He poured boiling water into her teapot.
“I talked to the database — ”
“Arachne,” Victoria said.
“Right, thanks. I talked to Arachne about what was available for people to cook. Strange selection.”
“Not if you consider how and where it’s produced. We’re beginning to grow things ourselves. But a lot of fresh stuff, and most everything that’s processed, is from one of the colonies.”
Stephen Thomas sauntered barefoot into the main room. He wore orange satin running shorts and a yellow silk tank top. Victoria tried to imagine the combination on anyone else, and failed.
“What’s for breakfast?” he said.
Feral dumped the filling into the omelet and folded it expertly. “Let me see if I can remember everything I put in it.

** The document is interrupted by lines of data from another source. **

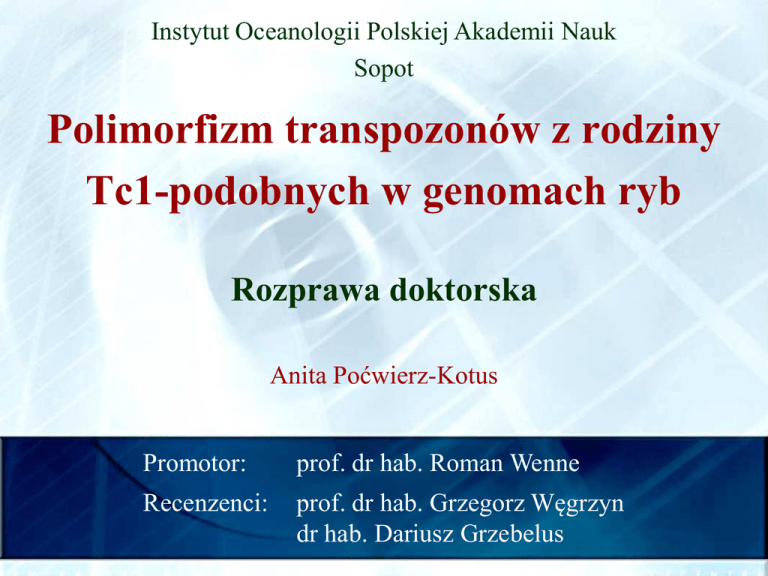 Instytut Oceanologii Polskiej Akademii Nauk
Sopot

Polimorfizm transpozonów z rodziny Tc1-podobnych w genomach ryb

Rozprawa doktorska

Anita Poćwierz-Kotus

Promotor: prof. dr hab. Roman Wenne
Recenzenci: prof. dr hab. Grzegorz Węgrzyn
dr hab. Dariusz Grzebelus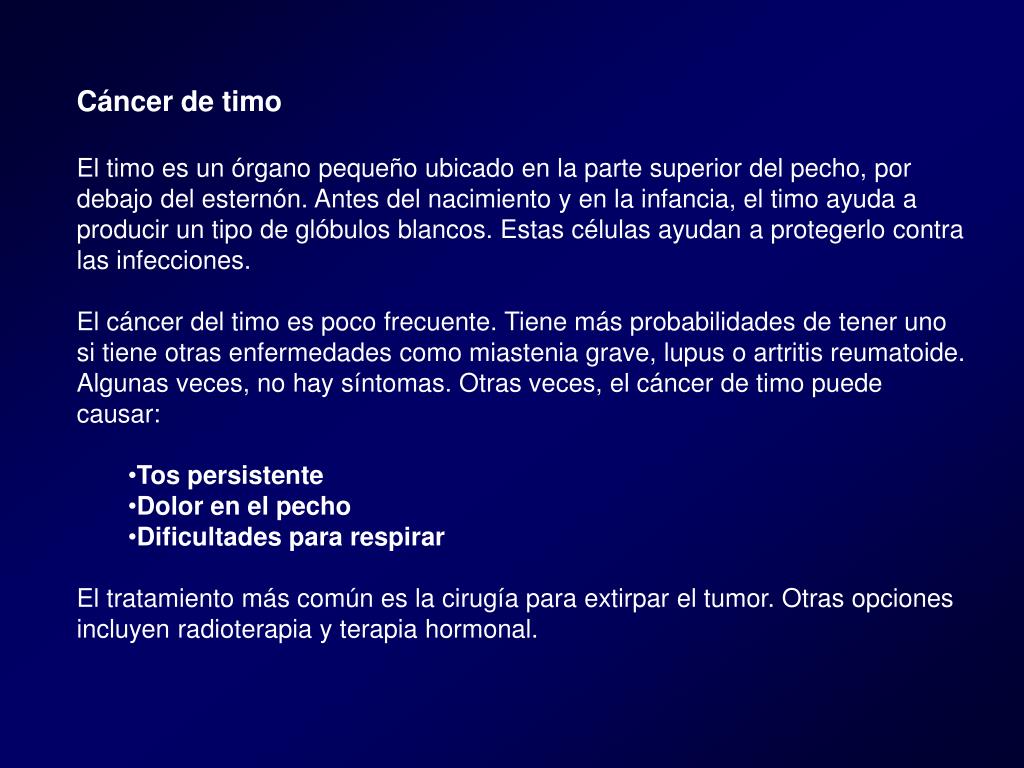 Cáncer de timo

El timo es un órgano pequeño ubicado en la parte superior del pecho, por debajo del esternón. Antes del nacimiento y en la infancia, el timo ayuda a producir un tipo de glóbulos blancos. Estas células ayudan a protegerlo contra las infecciones.

El cáncer del timo es poco frecuente. Tiene más probabilidades de tener uno si tiene otras enfermedades como miastenia grave, lupus o artritis reumatoide. Algunas veces, no hay síntomas. Otras veces, el cáncer de timo puede causar:

•Tos persistente
•Dolor en el pecho
•Dificultades para respirar

El tratamiento más común es la cirugía para extirpar el tumor. Otras opciones incluyen radioterapia y terapia hormonal.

The eggs were fresh — that surprised me.”
“We grow those here.”
“With or without chickens?”
“With.” Victoria laughed. “We aren’t that high-tech.”
“The mushrooms are reconstituted but the green onions and the tomatoes were fresh. I was hoping I could get micrograv vegetables, but Arachne didn’t offer them. I’ve seen them in magazines — perfectly round tomatoes, and spherical carrots, and beans in corkscrews — but I don’t know anyone who can afford to cook with them.”
“We don’t get any of those out here. The colonies export them all to Earth. There are problems with growing plants in quantity in micrograv, so whatever you get is labor-intensive. Especially those corkscrew beans.”
“I can see where they would be. That’s it — except for the cheese. The package said. ‘Tillamook Heights.’”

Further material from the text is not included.